- _What to produce_: Reproduce the material below word for word, but leave out the pictures.

- _Data_:
....................
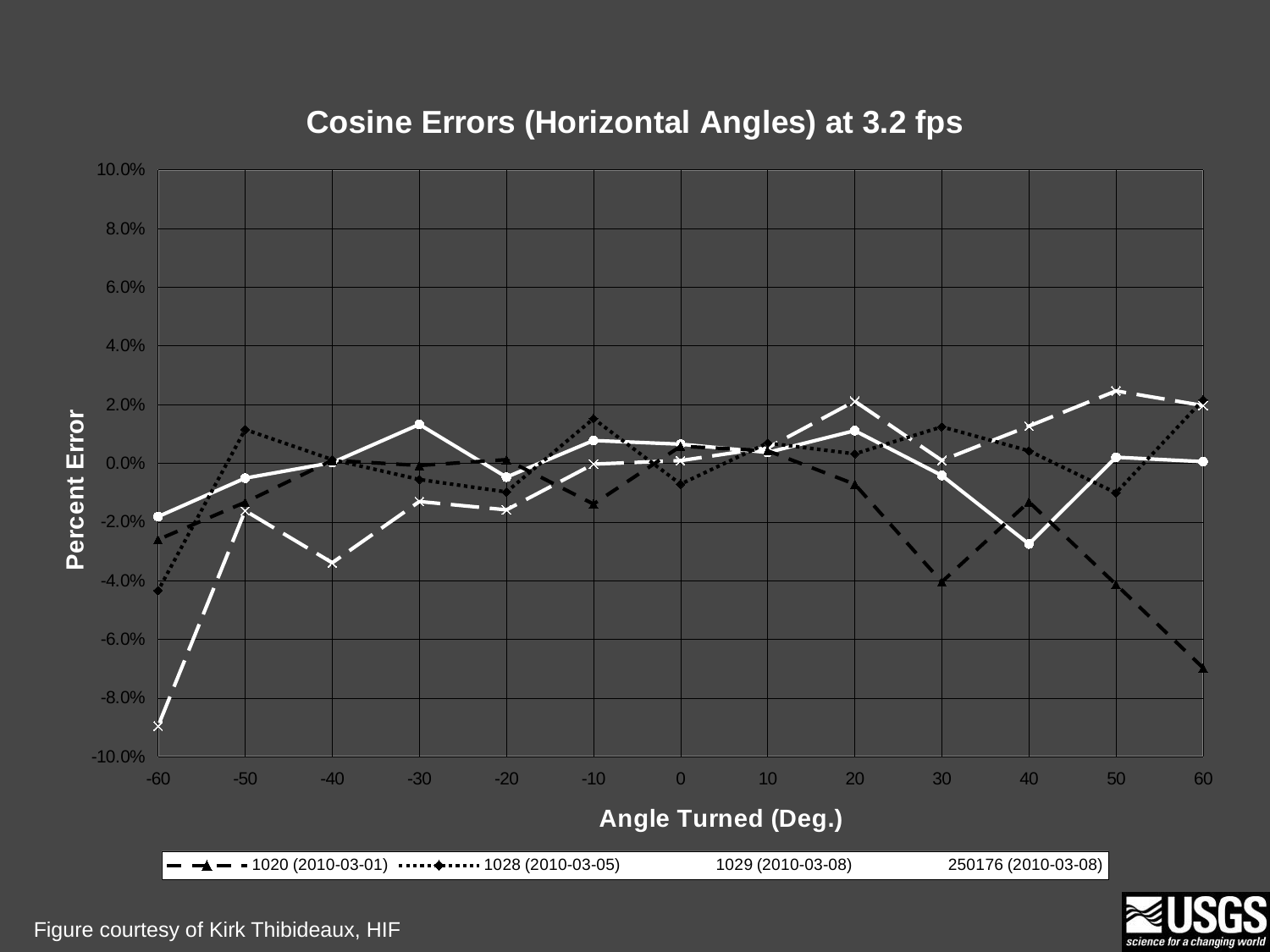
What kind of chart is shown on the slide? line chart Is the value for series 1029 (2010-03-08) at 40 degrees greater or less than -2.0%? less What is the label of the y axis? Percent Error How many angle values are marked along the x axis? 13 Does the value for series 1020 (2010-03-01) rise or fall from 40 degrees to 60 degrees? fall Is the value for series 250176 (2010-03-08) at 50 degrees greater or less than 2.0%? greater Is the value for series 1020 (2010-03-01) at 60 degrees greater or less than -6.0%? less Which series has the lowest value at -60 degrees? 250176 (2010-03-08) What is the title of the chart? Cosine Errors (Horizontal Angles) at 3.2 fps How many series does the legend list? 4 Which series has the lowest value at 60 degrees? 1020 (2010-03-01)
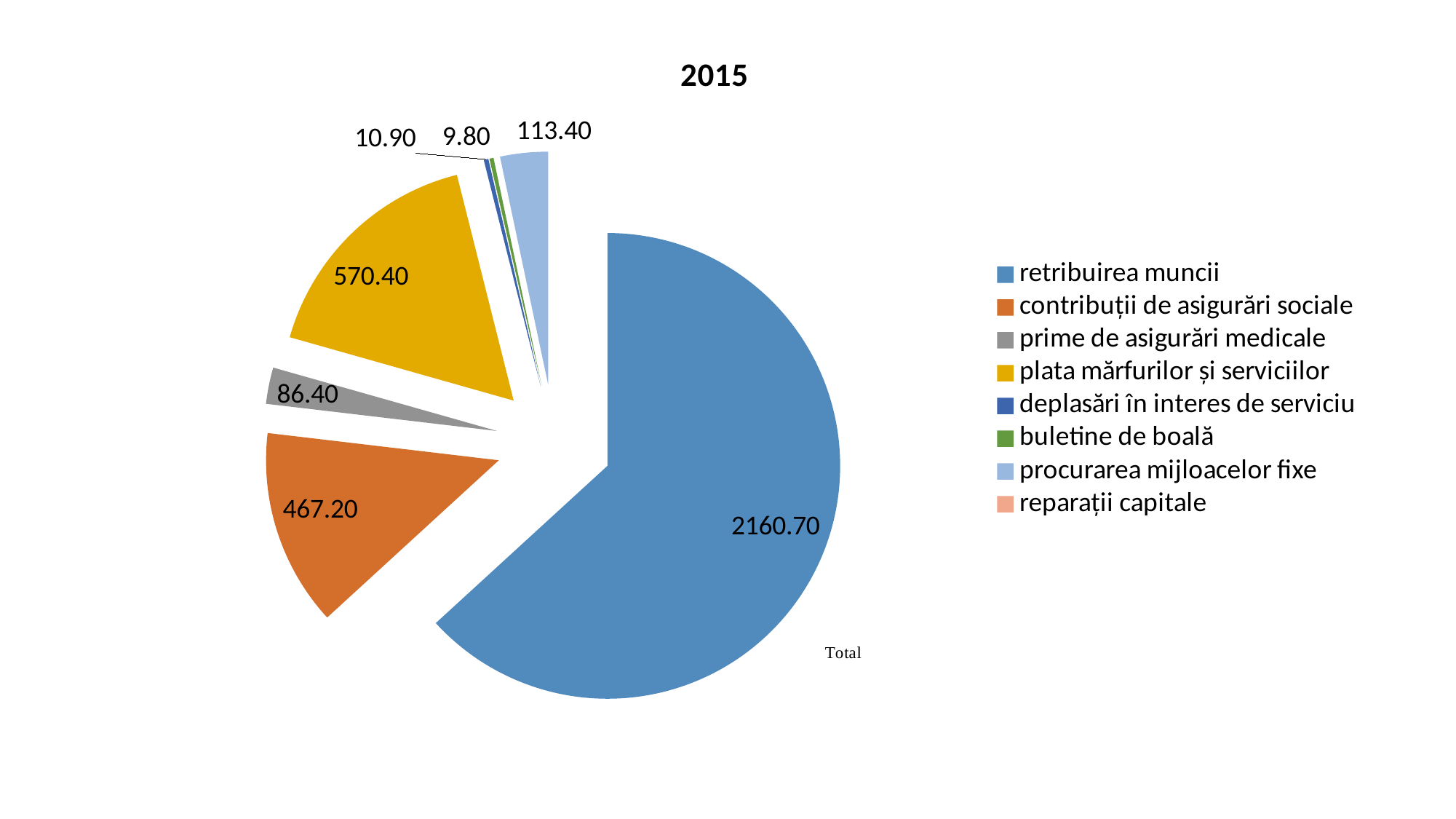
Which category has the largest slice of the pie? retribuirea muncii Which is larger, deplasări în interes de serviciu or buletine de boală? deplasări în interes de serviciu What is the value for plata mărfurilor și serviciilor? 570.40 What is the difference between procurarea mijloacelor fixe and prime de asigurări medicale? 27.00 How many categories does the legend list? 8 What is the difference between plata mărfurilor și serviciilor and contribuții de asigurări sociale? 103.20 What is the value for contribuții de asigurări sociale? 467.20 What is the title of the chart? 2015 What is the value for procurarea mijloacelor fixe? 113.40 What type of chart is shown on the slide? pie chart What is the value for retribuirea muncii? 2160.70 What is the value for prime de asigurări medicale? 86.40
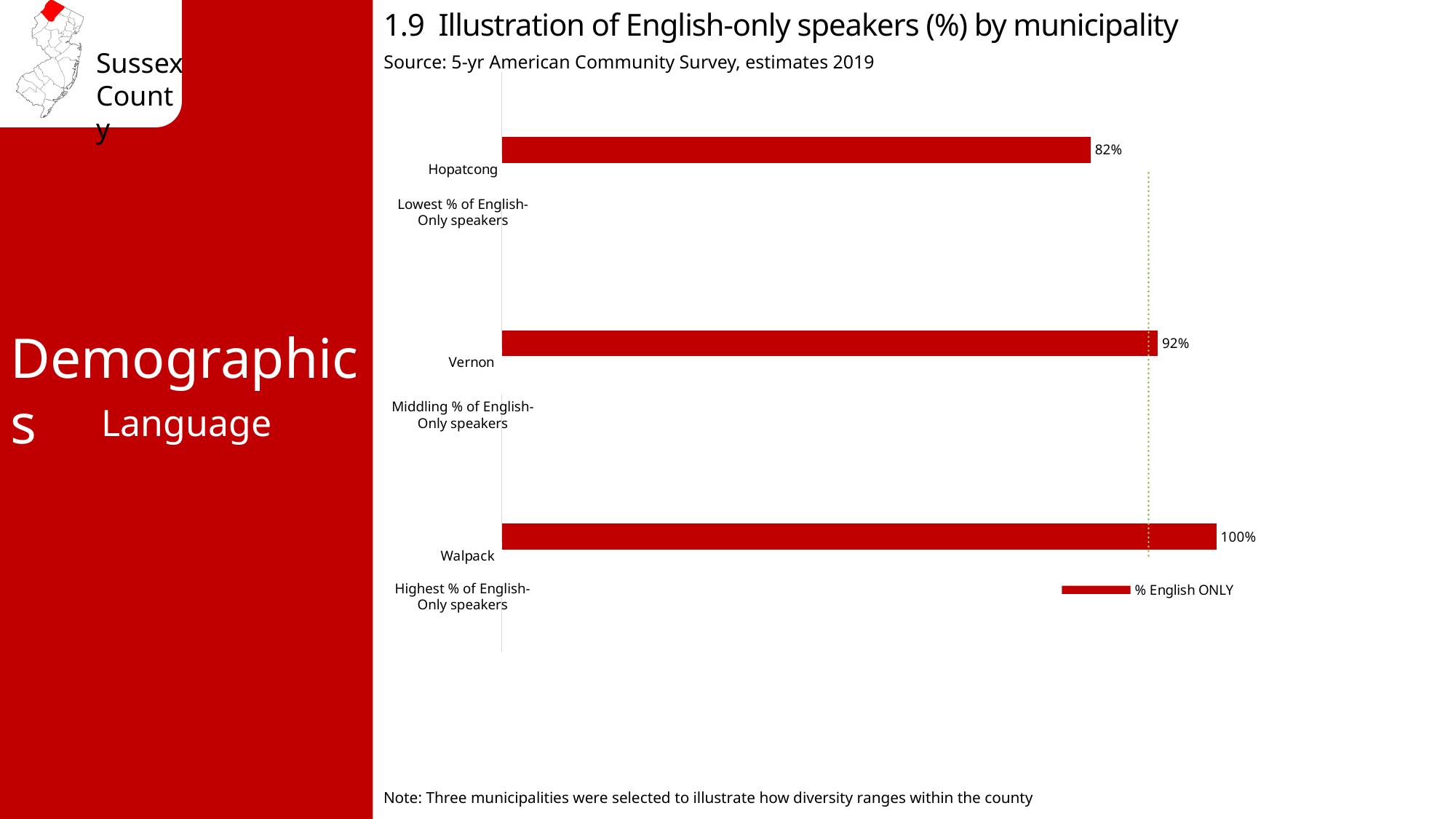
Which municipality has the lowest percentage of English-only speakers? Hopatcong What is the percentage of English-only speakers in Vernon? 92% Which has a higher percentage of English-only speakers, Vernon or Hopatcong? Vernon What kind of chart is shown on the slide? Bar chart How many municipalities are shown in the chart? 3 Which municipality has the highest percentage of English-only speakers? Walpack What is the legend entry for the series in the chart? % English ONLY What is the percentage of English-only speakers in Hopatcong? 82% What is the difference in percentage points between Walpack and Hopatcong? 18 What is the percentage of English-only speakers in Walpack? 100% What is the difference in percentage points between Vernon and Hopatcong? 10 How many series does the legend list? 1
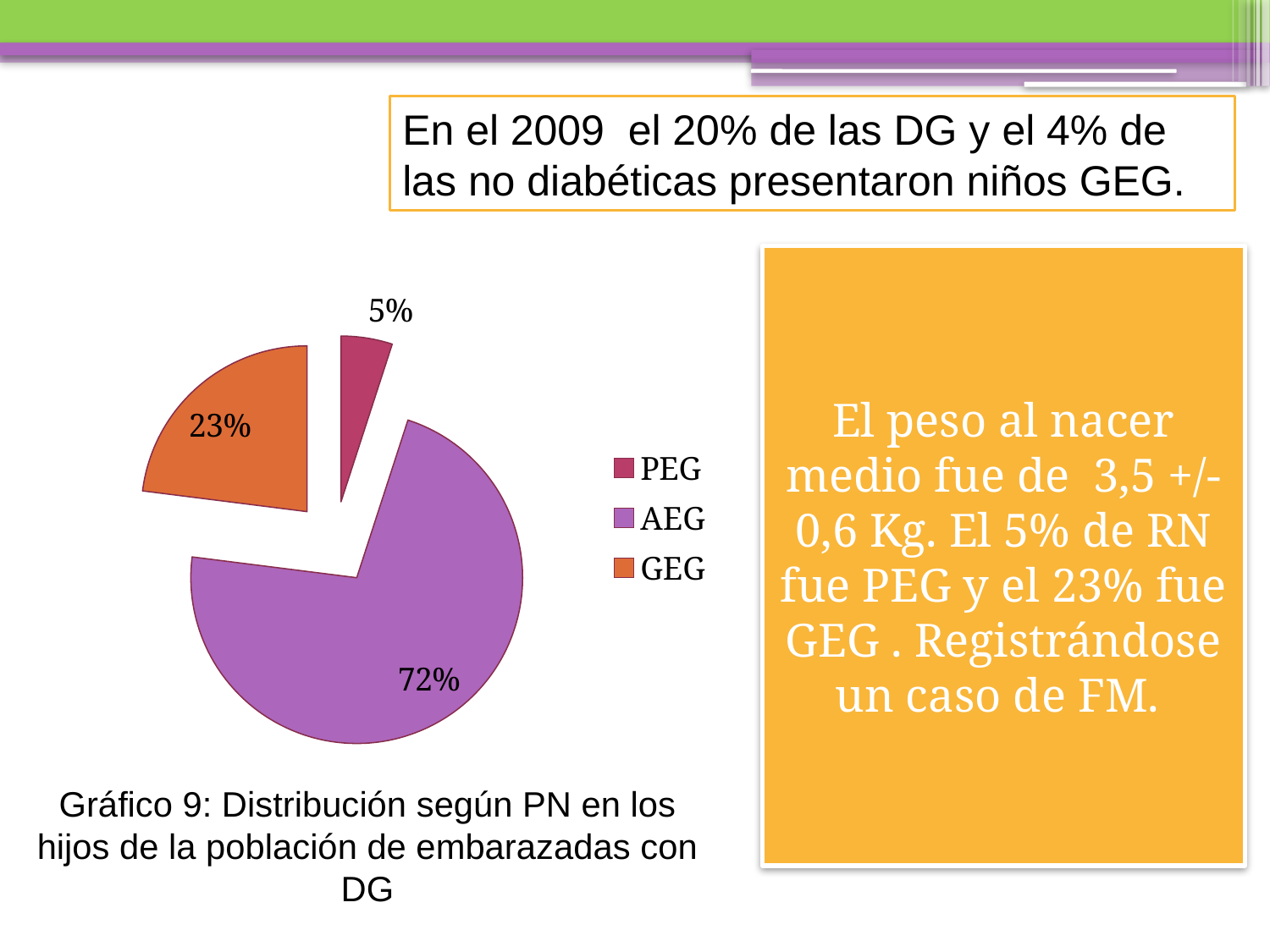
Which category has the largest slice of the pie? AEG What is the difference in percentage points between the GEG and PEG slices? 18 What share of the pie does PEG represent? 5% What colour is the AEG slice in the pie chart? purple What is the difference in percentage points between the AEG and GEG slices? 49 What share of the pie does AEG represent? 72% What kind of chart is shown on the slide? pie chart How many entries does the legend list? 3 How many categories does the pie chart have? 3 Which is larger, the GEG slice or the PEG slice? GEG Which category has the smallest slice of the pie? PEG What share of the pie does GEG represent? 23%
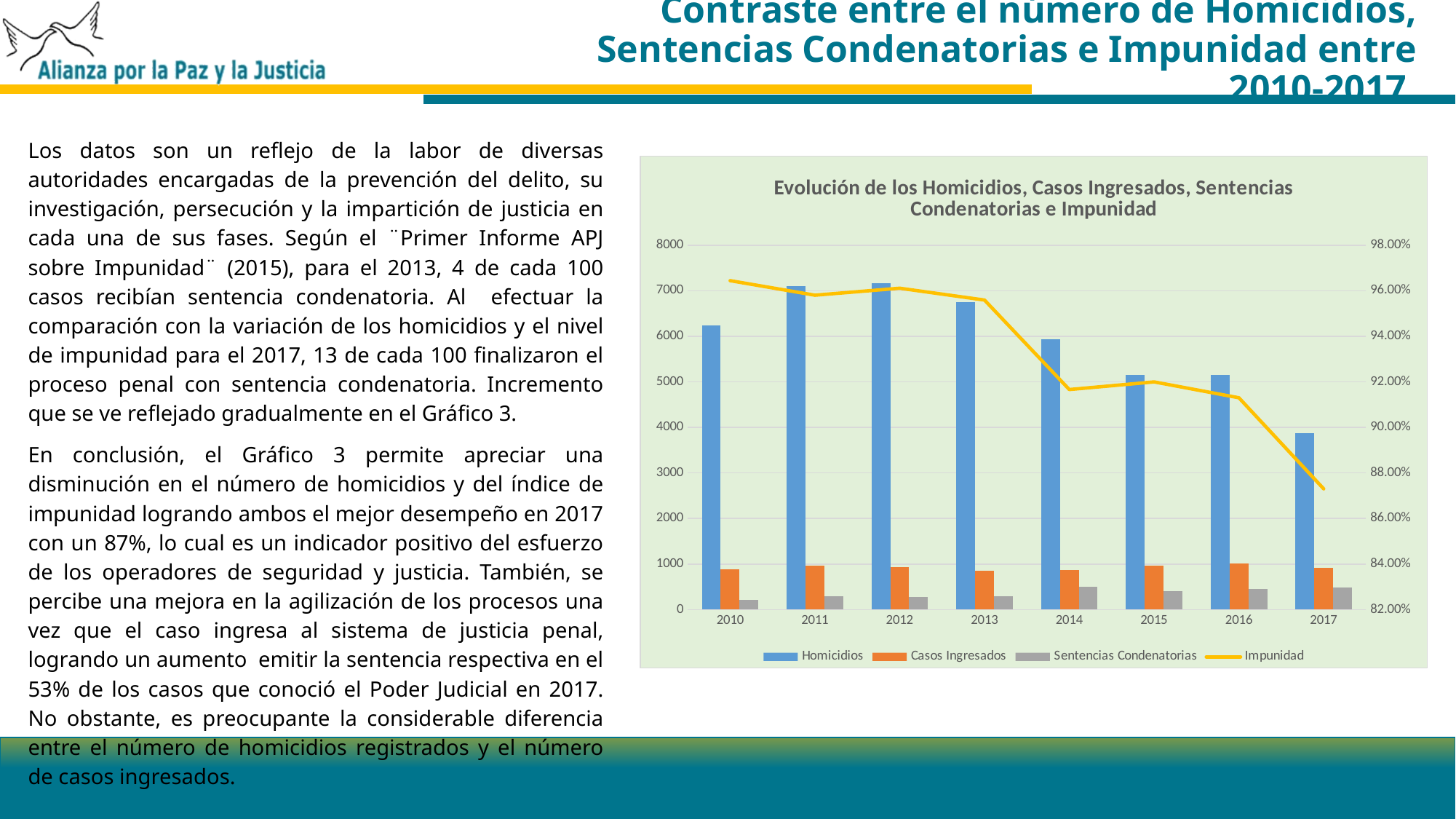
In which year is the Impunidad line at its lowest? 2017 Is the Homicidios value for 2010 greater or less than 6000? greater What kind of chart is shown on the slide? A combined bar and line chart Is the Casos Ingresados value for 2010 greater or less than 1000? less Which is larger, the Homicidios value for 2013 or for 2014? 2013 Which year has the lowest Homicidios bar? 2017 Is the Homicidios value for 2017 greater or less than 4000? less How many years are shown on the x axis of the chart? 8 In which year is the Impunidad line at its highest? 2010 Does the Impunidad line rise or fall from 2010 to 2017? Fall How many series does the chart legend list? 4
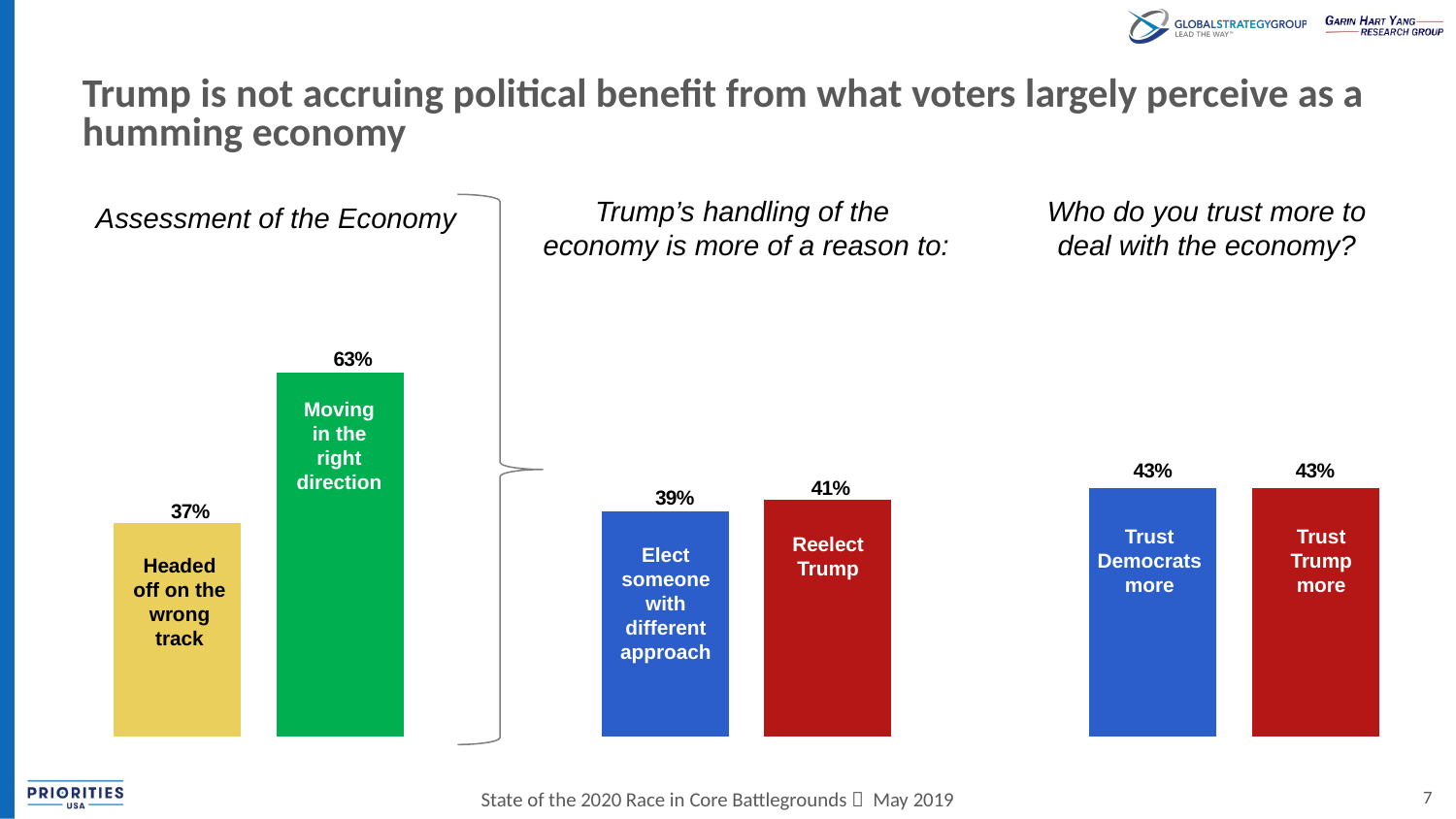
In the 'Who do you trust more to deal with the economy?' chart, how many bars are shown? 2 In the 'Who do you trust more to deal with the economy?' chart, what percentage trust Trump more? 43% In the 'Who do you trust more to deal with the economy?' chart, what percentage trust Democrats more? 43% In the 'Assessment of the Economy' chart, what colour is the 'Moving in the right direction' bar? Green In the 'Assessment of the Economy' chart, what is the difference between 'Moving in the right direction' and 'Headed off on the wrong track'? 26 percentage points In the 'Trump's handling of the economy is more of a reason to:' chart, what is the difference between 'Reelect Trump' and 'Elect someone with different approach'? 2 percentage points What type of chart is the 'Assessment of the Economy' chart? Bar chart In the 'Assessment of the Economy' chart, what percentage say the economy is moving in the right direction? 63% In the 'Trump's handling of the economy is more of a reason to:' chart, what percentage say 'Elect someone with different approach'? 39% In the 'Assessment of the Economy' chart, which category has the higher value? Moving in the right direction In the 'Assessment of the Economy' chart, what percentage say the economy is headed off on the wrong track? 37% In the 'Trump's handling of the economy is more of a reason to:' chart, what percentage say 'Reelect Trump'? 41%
....................
- _Response_:
What kind of chart is shown on the slide? line chart Is the value for series 1029 (2010-03-08) at 40 degrees greater or less than -2.0%? less What is the label of the y axis? Percent Error How many angle values are marked along the x axis? 13 Does the value for series 1020 (2010-03-01) rise or fall from 40 degrees to 60 degrees? fall Is the value for series 250176 (2010-03-08) at 50 degrees greater or less than 2.0%? greater Is the value for series 1020 (2010-03-01) at 60 degrees greater or less than -6.0%? less Which series has the lowest value at -60 degrees? 250176 (2010-03-08) What is the title of the chart? Cosine Errors (Horizontal Angles) at 3.2 fps How many series does the legend list? 4 Which series has the lowest value at 60 degrees? 1020 (2010-03-01)
Which category has the largest slice of the pie? retribuirea muncii Which is larger, deplasări în interes de serviciu or buletine de boală? deplasări în interes de serviciu What is the value for plata mărfurilor și serviciilor? 570.40 What is the difference between procurarea mijloacelor fixe and prime de asigurări medicale? 27.00 How many categories does the legend list? 8 What is the difference between plata mărfurilor și serviciilor and contribuții de asigurări sociale? 103.20 What is the value for contribuții de asigurări sociale? 467.20 What is the title of the chart? 2015 What is the value for procurarea mijloacelor fixe? 113.40 What type of chart is shown on the slide? pie chart What is the value for retribuirea muncii? 2160.70 What is the value for prime de asigurări medicale? 86.40
Which municipality has the lowest percentage of English-only speakers? Hopatcong What is the percentage of English-only speakers in Vernon? 92% Which has a higher percentage of English-only speakers, Vernon or Hopatcong? Vernon What kind of chart is shown on the slide? Bar chart How many municipalities are shown in the chart? 3 Which municipality has the highest percentage of English-only speakers? Walpack What is the legend entry for the series in the chart? % English ONLY What is the percentage of English-only speakers in Hopatcong? 82% What is the difference in percentage points between Walpack and Hopatcong? 18 What is the percentage of English-only speakers in Walpack? 100% What is the difference in percentage points between Vernon and Hopatcong? 10 How many series does the legend list? 1
Which category has the largest slice of the pie? AEG What is the difference in percentage points between the GEG and PEG slices? 18 What share of the pie does PEG represent? 5% What colour is the AEG slice in the pie chart? purple What is the difference in percentage points between the AEG and GEG slices? 49 What share of the pie does AEG represent? 72% What kind of chart is shown on the slide? pie chart How many entries does the legend list? 3 How many categories does the pie chart have? 3 Which is larger, the GEG slice or the PEG slice? GEG Which category has the smallest slice of the pie? PEG What share of the pie does GEG represent? 23%
In which year is the Impunidad line at its lowest? 2017 Is the Homicidios value for 2010 greater or less than 6000? greater What kind of chart is shown on the slide? A combined bar and line chart Is the Casos Ingresados value for 2010 greater or less than 1000? less Which is larger, the Homicidios value for 2013 or for 2014? 2013 Which year has the lowest Homicidios bar? 2017 Is the Homicidios value for 2017 greater or less than 4000? less How many years are shown on the x axis of the chart? 8 In which year is the Impunidad line at its highest? 2010 Does the Impunidad line rise or fall from 2010 to 2017? Fall How many series does the chart legend list? 4
In the 'Who do you trust more to deal with the economy?' chart, how many bars are shown? 2 In the 'Who do you trust more to deal with the economy?' chart, what percentage trust Trump more? 43% In the 'Who do you trust more to deal with the economy?' chart, what percentage trust Democrats more? 43% In the 'Assessment of the Economy' chart, what colour is the 'Moving in the right direction' bar? Green In the 'Assessment of the Economy' chart, what is the difference between 'Moving in the right direction' and 'Headed off on the wrong track'? 26 percentage points In the 'Trump's handling of the economy is more of a reason to:' chart, what is the difference between 'Reelect Trump' and 'Elect someone with different approach'? 2 percentage points What type of chart is the 'Assessment of the Economy' chart? Bar chart In the 'Assessment of the Economy' chart, what percentage say the economy is moving in the right direction? 63% In the 'Trump's handling of the economy is more of a reason to:' chart, what percentage say 'Elect someone with different approach'? 39% In the 'Assessment of the Economy' chart, which category has the higher value? Moving in the right direction In the 'Assessment of the Economy' chart, what percentage say the economy is headed off on the wrong track? 37% In the 'Trump's handling of the economy is more of a reason to:' chart, what percentage say 'Reelect Trump'? 41%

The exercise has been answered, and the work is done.